It has taken me a while to work out why I often have a problem with immersive theatre. In theory, it’s marvellous – upending the staid conventions of bourgeois propriety, escaping the proscenium’s gilt and plush, the middle class’s guilt and hush. Opening the theatre to the world. Letting the world into the theatre.
Yep to all that. That’s not my problem. The problem is that, once you let in the world, you also let in me. And I’ve had more than enough of me.
I was thinking the other day, as I often do, about the lure of invisibility. Most people, offered the hypothetical choice between flying and invisibility, would choose the former (transcendence, speed, exhilaration), and that Team Invisibility is a furtive shambles of ne’er do wells. As Kathryn Schulz wrote recently in a New Yorker review on the subject, ‘broadly speaking, there are two reasons for wanting to turn invisible: to get away from something or to get away with something.’ It’s the least reputable superpower.
Safety of the shadows
Yet I’ve always had a craving for invisibility. Released from the shackles of tangible presence, I’m convinced, I’d be able to see how the world works, watch how people behave without the inhibiting effect of my own galumphing self-consciousness. My body, voice, idiot grin – they all get in the way. Without them, surely, I’d find out how people are supposed to inhabit the world, how this living thing is meant to work.

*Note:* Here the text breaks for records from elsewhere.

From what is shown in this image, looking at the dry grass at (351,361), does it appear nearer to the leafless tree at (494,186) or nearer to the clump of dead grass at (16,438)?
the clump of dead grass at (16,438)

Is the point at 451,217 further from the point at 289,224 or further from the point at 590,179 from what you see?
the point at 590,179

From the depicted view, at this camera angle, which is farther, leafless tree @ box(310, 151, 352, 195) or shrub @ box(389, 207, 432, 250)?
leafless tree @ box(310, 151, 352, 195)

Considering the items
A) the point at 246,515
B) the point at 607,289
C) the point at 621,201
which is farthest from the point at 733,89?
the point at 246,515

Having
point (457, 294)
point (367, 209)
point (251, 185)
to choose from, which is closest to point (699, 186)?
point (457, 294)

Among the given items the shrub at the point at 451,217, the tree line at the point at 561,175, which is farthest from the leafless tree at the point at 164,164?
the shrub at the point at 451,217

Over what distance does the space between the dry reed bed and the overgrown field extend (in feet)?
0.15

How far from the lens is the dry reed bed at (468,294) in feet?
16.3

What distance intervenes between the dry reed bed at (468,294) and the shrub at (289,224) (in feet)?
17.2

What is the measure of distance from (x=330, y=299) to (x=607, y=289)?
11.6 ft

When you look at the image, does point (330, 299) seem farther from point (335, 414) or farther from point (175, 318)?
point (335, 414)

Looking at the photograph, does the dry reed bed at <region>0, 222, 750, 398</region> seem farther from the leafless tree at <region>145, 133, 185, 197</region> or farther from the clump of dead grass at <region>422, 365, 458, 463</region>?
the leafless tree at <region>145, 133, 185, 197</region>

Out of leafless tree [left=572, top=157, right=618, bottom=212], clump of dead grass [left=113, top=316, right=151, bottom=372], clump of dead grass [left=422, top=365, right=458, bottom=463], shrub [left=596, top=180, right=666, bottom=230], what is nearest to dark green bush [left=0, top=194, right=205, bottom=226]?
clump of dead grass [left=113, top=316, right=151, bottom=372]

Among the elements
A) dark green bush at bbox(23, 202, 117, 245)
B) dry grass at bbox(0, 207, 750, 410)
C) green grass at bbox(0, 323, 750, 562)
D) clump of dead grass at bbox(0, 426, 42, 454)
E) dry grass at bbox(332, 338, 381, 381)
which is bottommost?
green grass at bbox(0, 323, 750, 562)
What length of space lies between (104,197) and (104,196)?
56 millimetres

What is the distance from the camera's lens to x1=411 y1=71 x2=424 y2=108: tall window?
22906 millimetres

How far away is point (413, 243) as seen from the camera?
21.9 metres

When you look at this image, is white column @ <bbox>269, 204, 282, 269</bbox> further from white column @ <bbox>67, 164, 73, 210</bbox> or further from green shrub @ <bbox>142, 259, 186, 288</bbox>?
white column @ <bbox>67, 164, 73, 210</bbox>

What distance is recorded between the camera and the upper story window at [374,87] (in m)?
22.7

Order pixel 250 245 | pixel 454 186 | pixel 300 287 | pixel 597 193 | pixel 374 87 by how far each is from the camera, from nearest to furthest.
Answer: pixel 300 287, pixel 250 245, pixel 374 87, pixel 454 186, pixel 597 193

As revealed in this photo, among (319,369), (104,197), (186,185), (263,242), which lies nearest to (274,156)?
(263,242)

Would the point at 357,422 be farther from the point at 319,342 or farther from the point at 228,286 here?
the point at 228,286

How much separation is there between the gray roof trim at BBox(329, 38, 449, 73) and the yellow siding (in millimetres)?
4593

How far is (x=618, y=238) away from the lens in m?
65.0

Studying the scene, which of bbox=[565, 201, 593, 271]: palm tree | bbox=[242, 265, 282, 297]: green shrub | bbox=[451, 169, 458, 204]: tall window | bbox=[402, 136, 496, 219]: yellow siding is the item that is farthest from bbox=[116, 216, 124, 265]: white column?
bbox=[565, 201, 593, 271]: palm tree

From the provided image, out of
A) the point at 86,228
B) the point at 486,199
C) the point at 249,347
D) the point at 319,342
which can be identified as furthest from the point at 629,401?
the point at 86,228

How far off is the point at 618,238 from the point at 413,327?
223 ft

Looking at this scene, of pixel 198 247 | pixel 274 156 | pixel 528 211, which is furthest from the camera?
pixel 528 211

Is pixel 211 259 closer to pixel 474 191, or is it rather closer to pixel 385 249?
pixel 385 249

It’s no surprise, then, that I drifted toward a profession that involves lurking in the darkness, like a phantom in waiting. (I’d make such a good ghost. I wouldn’t haunt, I certainly wouldn’t poltergeist. I’d just linger, slipping under the goosebumps. Too ghoul for school.)
Except. Being a theatre critic often means forsaking the safety of the shadows. It’s not all about anonymity somewhere in the depths of the circle. Instead, we shamble round disused postal depots, derelict offices and warehouses earmarked for swankpit development. We sidle through especially created environments, or squelch through muddy park and rec ground. It’s often fun, sometimes even life-changing. But it’s a form of theatre that inevitably wrestles with the visibility perplex.

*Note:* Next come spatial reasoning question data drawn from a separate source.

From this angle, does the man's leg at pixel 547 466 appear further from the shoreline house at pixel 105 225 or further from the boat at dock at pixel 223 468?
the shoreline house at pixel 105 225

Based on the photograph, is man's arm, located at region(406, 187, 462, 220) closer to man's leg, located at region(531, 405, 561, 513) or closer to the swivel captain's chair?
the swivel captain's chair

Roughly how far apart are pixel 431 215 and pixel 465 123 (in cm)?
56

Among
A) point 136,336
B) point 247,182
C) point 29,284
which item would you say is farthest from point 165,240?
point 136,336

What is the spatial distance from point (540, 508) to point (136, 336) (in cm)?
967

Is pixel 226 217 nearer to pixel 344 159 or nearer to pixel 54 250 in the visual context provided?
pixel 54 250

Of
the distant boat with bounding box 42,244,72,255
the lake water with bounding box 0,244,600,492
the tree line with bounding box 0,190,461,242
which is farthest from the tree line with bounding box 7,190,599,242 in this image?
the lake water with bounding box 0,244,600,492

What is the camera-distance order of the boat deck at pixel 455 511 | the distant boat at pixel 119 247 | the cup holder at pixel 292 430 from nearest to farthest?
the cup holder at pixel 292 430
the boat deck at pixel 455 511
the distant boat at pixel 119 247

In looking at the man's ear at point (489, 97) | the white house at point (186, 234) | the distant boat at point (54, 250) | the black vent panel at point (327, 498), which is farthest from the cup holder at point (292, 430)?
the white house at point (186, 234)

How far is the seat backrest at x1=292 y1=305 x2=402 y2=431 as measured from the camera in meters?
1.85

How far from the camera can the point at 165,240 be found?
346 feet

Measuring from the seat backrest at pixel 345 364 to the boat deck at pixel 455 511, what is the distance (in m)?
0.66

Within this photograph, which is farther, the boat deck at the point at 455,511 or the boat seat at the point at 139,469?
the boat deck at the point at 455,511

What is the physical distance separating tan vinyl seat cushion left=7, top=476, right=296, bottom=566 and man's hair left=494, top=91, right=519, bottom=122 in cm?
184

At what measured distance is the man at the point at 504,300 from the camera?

Recently, I saw Maze, an immersive dance piece by choreographer Jasmin Vardimon in the seaside town of Margate. The town has seen better days – though it’s busily reclaiming its cachet – and Maze unwound in the Winter Gardens, a resplendently shabby pleasure palace. The artist Ron Arad had created an arresting construction in its midst, a labyrinth built of industrial foam: more usually found settling in your sofa, but here an uncanny soft-solid material to squeeze through, bounce against or sink into.
As an environment, it was beguiling (here’s my review). As dance, it was a bit drama club (wannabe sirens and cackling madcaps). And as an experience, it was way too self-conscious. We spectators stumbled through the maze in our socks, politely let one another pass, exchanged tight smiles of complicity. It was hard to feel we were unspooling into primal fears and buried archetypes. And as we left, waltzed out by Vardimon’s engaging dancers, a sense of release into the world was missing – because we hadn’t left ourselves behind.
I longed to watch, not to be
I had a similar experience at You Me Bum Bum Train in 2012. This wildly acclaimed creation uses cascades of volunteer bodies to create a wild succession of joltingly realistic environments – orchestra, crime scene, kitchen, salon – into which you’re briefly hurled. I absolutely adored seeing the conviction and care with each micro-scene was built – so many people, so many props, such poker-faced detail – and I squirmed repeatedly at having to be the focus of these scenes. Missing the point, I know, but I longed to watch, not to be. I craved that cloak of invisibility.
Boys who wear glasses have long chafed at the tight white masks that spectators wear in performances by Punchdrunk, Britain’s reigning emperors of immersion. Long plastic triangles, like remnants of some debased commedia, they squeeze the specs no end (though on my second visit to The Drowned World, the elastic had mercifully slackened). But they have a powerful effect – in sites far bigger than the Margate maze, they allow audiences to wander like ghouls, freed from discretion as the undead surely are.
Punchdrunk shows may not be perfect, but the experience of watching, and of seeing your fellow watchers, can be immense. In the small-town Americana of Faust or The Drowned World, blank faces cluster in a doorway to see a marriage crumble, or press round the combatants in a Main Street fracas. The corkscrew dancers seem oblivious, but all around you see the whiteout faces of your fellow voyeurs: it isn’t clear who is haunting whom, which is the phantom. Either way, we’re blessedly invisible – and able to watch with brutish, unapologetic intensity. If only we could always shove our intrusive selves in the cloakroom.